● **Set exercise**
Can you give the part of the entries that opens with the line containing "Looking at the layout, is" and closes at the end of the entries again, substituting "door jamb" for "door frame" and leaving everything else unchanged?

● **Information supplied**
==========
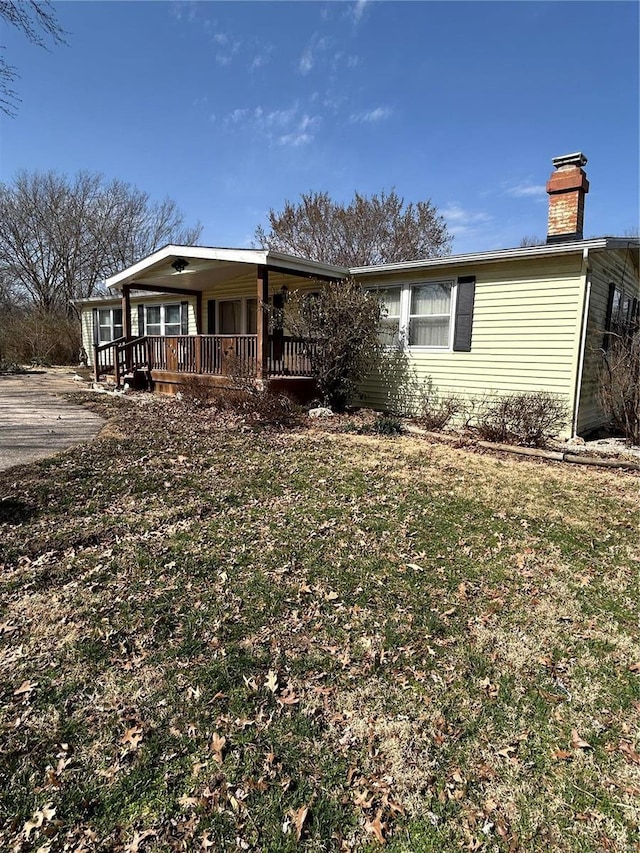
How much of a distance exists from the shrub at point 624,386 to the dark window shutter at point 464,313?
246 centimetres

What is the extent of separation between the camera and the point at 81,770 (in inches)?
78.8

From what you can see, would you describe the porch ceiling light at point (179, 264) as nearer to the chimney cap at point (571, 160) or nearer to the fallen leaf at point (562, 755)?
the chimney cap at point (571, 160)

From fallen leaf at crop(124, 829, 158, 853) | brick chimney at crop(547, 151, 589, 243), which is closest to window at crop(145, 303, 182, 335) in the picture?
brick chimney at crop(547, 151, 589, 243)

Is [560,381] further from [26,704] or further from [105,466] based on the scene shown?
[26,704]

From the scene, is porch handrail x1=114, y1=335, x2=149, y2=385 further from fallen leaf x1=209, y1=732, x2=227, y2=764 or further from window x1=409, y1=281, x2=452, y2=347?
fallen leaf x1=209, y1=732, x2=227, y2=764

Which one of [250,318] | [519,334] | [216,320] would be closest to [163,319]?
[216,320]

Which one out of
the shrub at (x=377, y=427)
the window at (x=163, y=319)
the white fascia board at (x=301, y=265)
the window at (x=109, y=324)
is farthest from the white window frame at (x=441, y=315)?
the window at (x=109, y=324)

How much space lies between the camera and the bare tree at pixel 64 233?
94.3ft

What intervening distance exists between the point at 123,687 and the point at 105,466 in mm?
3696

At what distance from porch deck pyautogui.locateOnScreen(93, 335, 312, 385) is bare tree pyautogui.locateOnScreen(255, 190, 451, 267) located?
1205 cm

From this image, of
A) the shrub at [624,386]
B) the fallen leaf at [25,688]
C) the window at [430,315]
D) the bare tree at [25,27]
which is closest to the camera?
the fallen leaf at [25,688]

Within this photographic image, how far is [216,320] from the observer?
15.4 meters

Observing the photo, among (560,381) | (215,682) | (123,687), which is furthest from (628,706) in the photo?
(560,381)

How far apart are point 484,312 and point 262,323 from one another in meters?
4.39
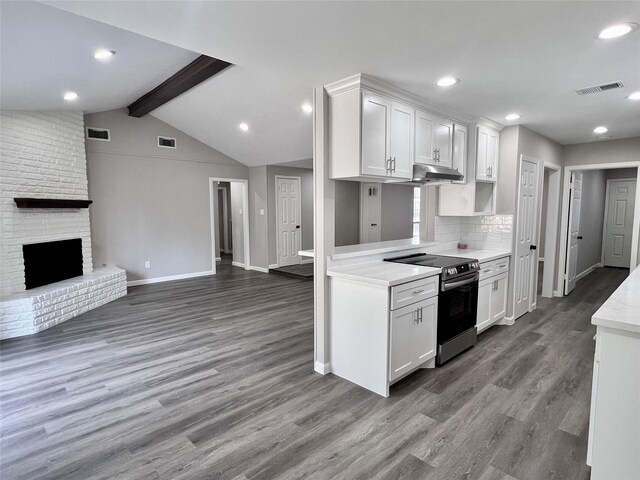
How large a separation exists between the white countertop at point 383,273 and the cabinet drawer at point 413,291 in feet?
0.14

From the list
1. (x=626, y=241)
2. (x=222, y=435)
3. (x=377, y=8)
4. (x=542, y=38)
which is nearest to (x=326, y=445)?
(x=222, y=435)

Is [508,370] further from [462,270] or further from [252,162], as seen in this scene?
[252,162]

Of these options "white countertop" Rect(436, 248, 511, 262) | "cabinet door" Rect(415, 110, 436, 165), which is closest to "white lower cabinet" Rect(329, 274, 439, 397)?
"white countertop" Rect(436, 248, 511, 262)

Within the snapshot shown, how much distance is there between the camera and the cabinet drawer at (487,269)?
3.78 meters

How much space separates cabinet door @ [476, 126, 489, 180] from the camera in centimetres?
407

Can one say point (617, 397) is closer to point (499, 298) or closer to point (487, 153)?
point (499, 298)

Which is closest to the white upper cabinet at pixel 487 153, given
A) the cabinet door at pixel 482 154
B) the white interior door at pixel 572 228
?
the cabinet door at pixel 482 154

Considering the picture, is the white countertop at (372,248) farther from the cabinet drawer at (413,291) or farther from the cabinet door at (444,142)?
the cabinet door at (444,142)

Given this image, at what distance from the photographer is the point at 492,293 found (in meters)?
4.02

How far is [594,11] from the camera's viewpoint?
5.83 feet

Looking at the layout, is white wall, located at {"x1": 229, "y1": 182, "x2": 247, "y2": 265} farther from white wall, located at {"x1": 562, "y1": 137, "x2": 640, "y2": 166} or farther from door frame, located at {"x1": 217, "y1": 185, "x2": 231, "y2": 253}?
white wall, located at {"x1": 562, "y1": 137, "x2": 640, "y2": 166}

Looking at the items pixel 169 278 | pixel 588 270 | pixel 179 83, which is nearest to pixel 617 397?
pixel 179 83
==========
● **Exercise result**
Looking at the layout, is white wall, located at {"x1": 229, "y1": 182, "x2": 247, "y2": 265} farther from white wall, located at {"x1": 562, "y1": 137, "x2": 640, "y2": 166} or farther from door jamb, located at {"x1": 217, "y1": 185, "x2": 231, "y2": 253}?
white wall, located at {"x1": 562, "y1": 137, "x2": 640, "y2": 166}

Looking at the items pixel 169 278 | pixel 588 270 | pixel 179 83, which is nearest to pixel 617 397?
pixel 179 83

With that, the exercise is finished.